Nach der Darstellung des Beklagten ist der Fensterbriefumschlag mit dem Mahnbescheidsantrag in seinem Büro am 03.05.01 eingegangen und mit einem Eingangsstempel versehen worden; in dem Fenster des Briefumschlages waren (nach der Behauptung des Beklagten) als Adresse allein sein Name mit dem Zusatz "Notar" sowie seine Büroanschrift angegeben.

Diese Darstellung des Beklagten ist plausibel; sie wird durch den vorgelegten, mit dem Eingangsstempel des Rechtsanwaltsbüros des Beklagten vom 03.05.01 versehenen Briefumschlag (Hülle Bl. 87) bestätigt: In dem Adressfenster ist allein die Büroadresse des Beklagten zu sehen; die Anordnung der Knicke des Mahnbescheidantrages spricht zusätzlich für die Richtigkeit der Darstellung des Beklagten.

Demgegenüber trägt der Kläger nicht vor, dass in dem Briefumschlag mit dem Mahnbescheidantrag, der bei der gemeinsamen Einlaufstelle des Amtsgerichts, des Landgerichts und der Staatsanwaltschaft abgegeben worden sein soll, entweder allein oder zumindest zusätzlich das "Amtsgericht Bremen" im Adressfeld sichtbar als Adressat angegeben war. Diesbezügliche Ausführungen enthält die Berufungsbegründung des Klägers nicht. Der erstinstanzliche Vortrag des Klägers beschränkt sich insoweit auf Spekulationen (Einspruchsbegründung vom 20.10.03 Seite 2 ff, Bl. 93 ff), wonach die "zweimaligen Faltenkniffe passend zu dem Format des von dem Beklagten vorgelegten Briefumschlages" auch nachträglich "hinzugefügt" worden sein könnten. Mit dieser Spekulation wird der Kläger der ihm obliegenden Darlegungslast nicht gerecht, wonach es seine Sache ist, substantiiert zu behaupten und im Bestreitensfalle zu beweisen, dass der bei der gemeinsamen Einlaufstelle abgegebene Briefumschlag, in dem sich sein Mahnbescheidantrag befand, (zumindest auch) an das Amtsgericht Bremen adressiert war.
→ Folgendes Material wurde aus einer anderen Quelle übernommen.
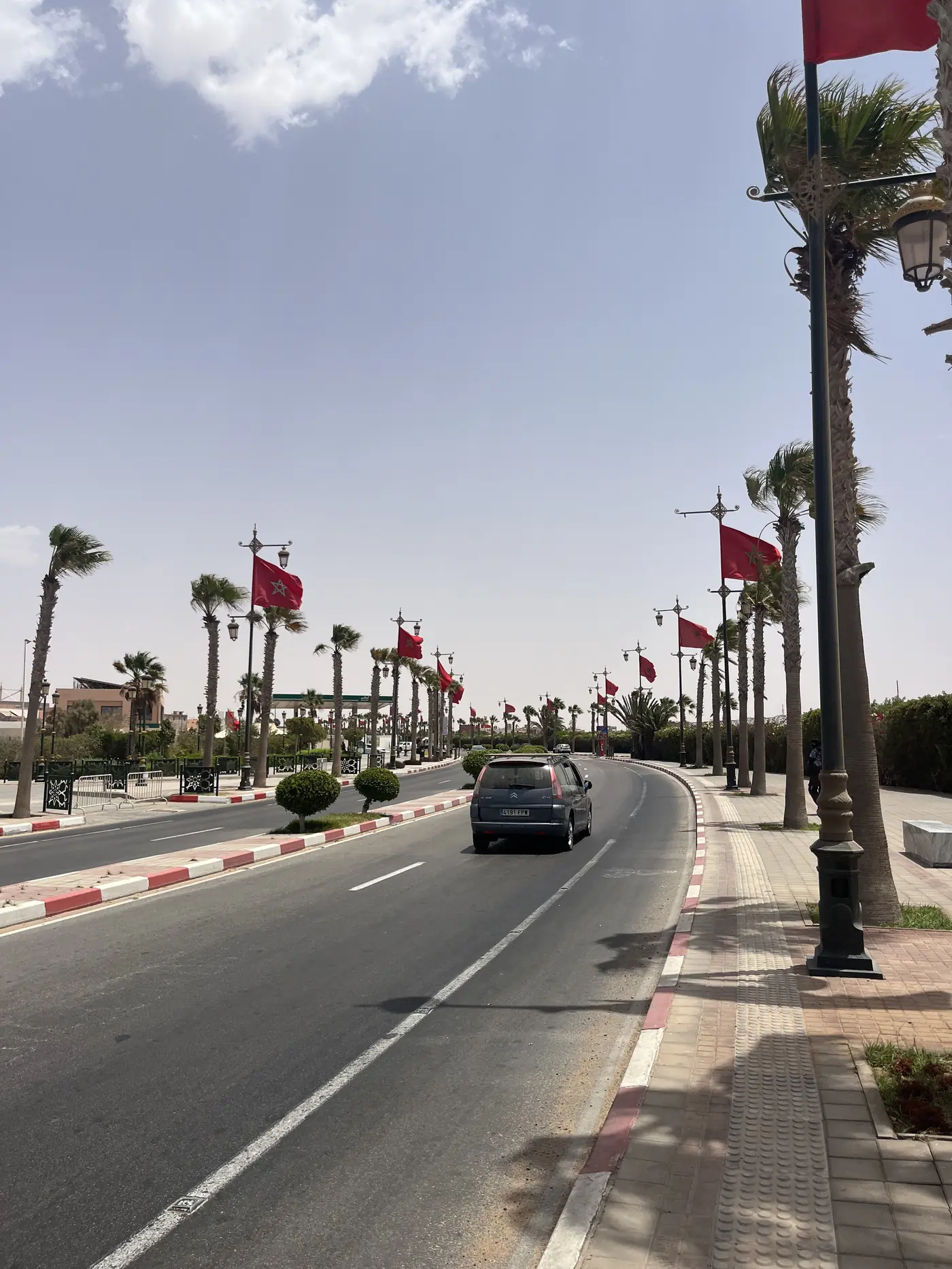 A palm tree-lined boulevard in Laayoune decorated with Moroccan flags on lampposts, a car driving down the empty road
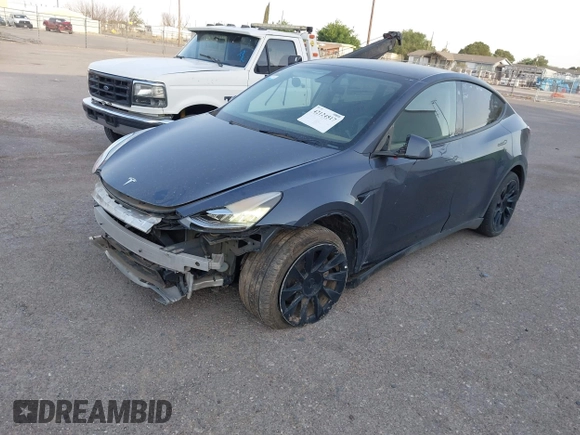 2023 Tesla Model Y Long Range with VIN 7SAYGDEE1PA053683, listed as a IAAI auction lot 42124517 with 32,295 mi miles. Bid and sale history available at carsss.com. Image 18.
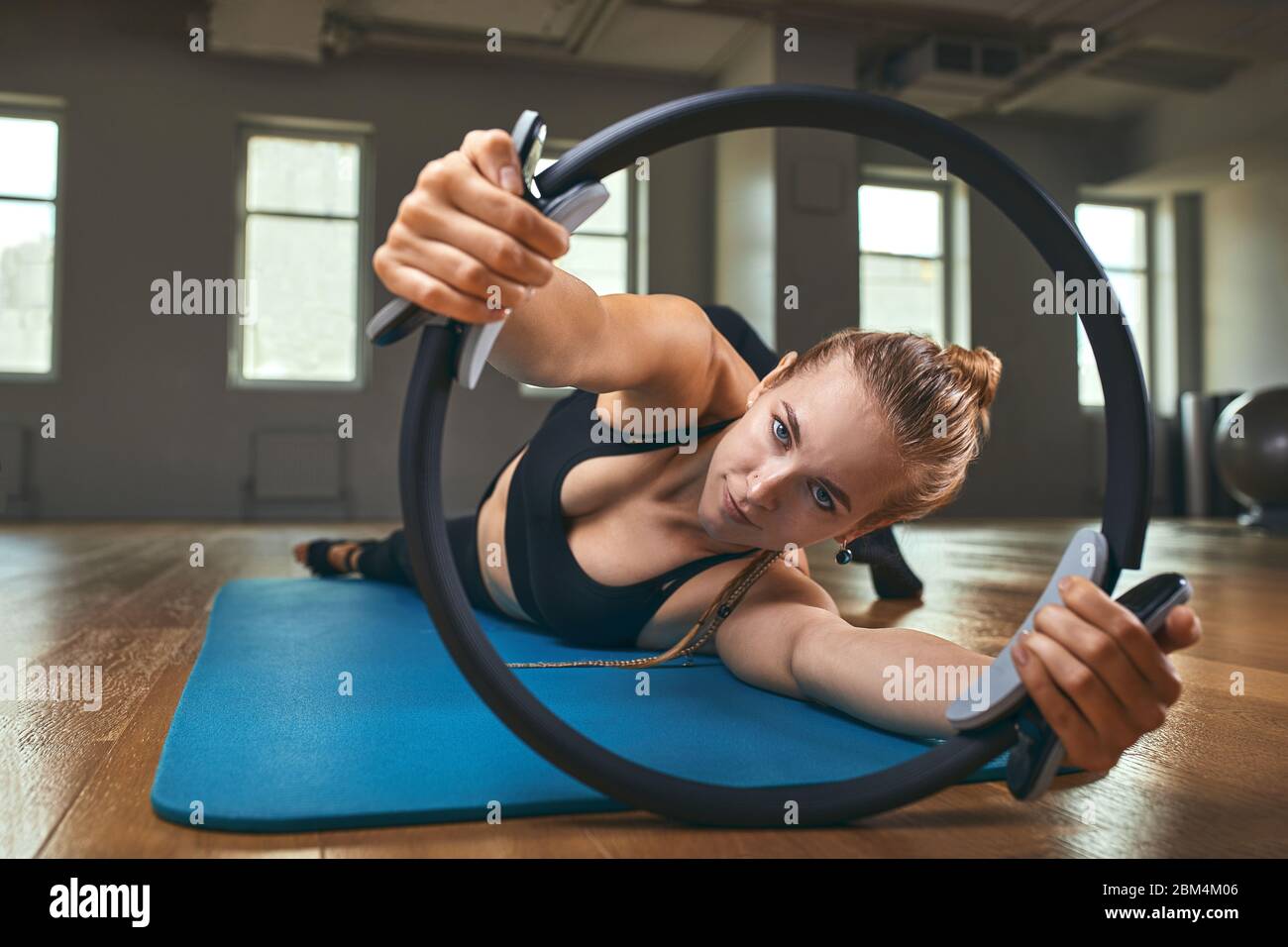 Joven modelo de fitness mujer atleta en sportswear haciendo ejercicios de estiramiento con expansor de caucho. Culturismo estilo de vida saludable concepto imagen Foto de stock
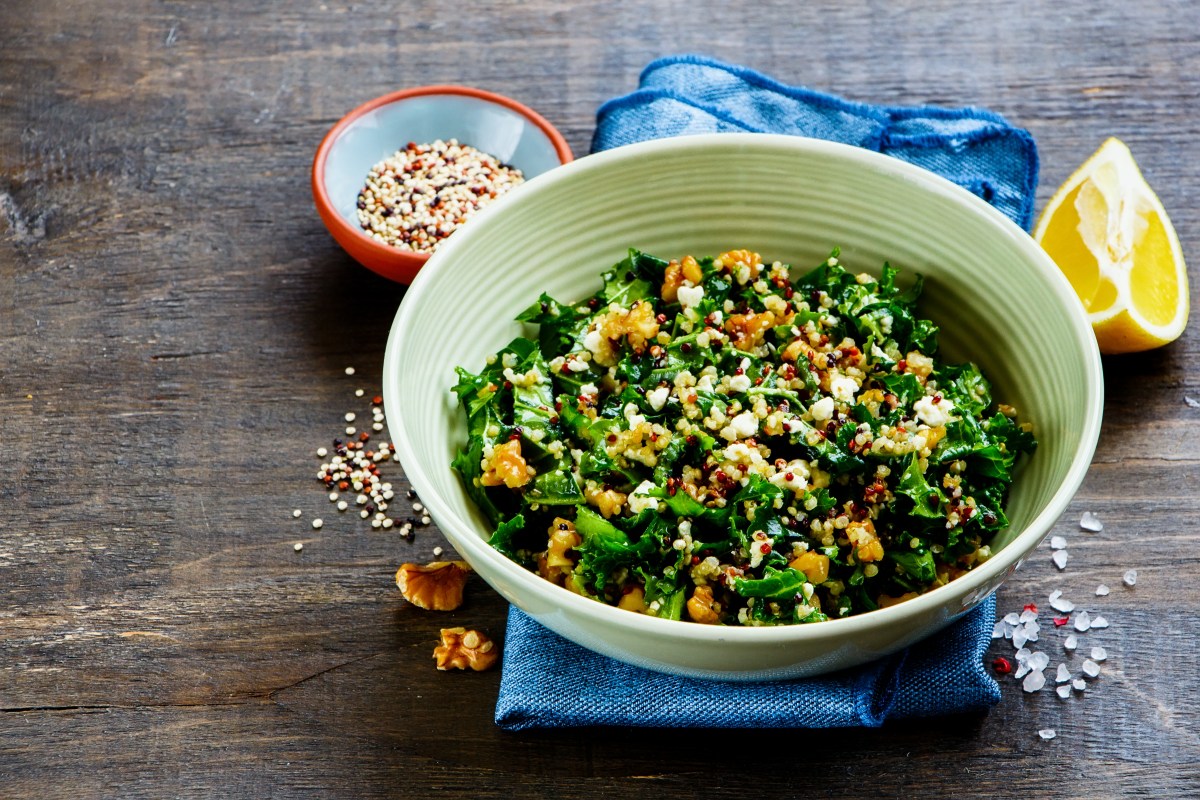 Eine Schüssel Grünkohlsalat mit Feta und Walnüssen, daneben eine angeschnittene Zitrone.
Da mithin nicht festgestellt werden kann, dass der Umschlag mit dem Mahnbescheidsantrag (zumindest auch) an das Amtsgericht Bremen adressiert war, ist bei dem Amtsgericht Bremen - wie ausgeführt - binnen unverjährter Zeit ein Antrag auf Erlass eines Mahnbescheides nicht wirksam angebracht worden, weshalb eine Verjährungsunterbrechung nicht eingetreten ist. Auf die von dem Landgericht erörterten Fragen, ob der Mahnbescheid dem Beklagten "demnächst" i.S.d. § 270 Abs. 3 ZPO a.F. zugestellt worden ist und ob das Verhalten des Beklagten als rechtsmissbräuchlich anzusehen ist, kommt es mithin nicht mehr an. Selbst eine umgehende Rücksendung des Briefes mit dem Mahnbescheidantrag an die Prozessbevollmächtigte des Klägers oder an das Amtsgericht Bremen hätte nichts daran zu ändern vermocht, dass zwischenzeitlich Verjährung eingetreten war.

Die Revision wird nicht zugelassen, da die Rechtssache weder grundsätzliche Bedeutung hat, noch die Fortbildung des Rechts oder die Sicherung einer einheitlichen Rechtsprechung eine Entscheidung des Revisionsgerichts erfordert. Der Kläger hat Gründe für eine Zulassung der Revision auch nicht vorgebracht.

Die übrigen Nebenentscheidungen beruhen auf §§ 97 Abs. 1, 708 Nr. 10, 713 ZPO, § 26 Nr. 8 EGZPO.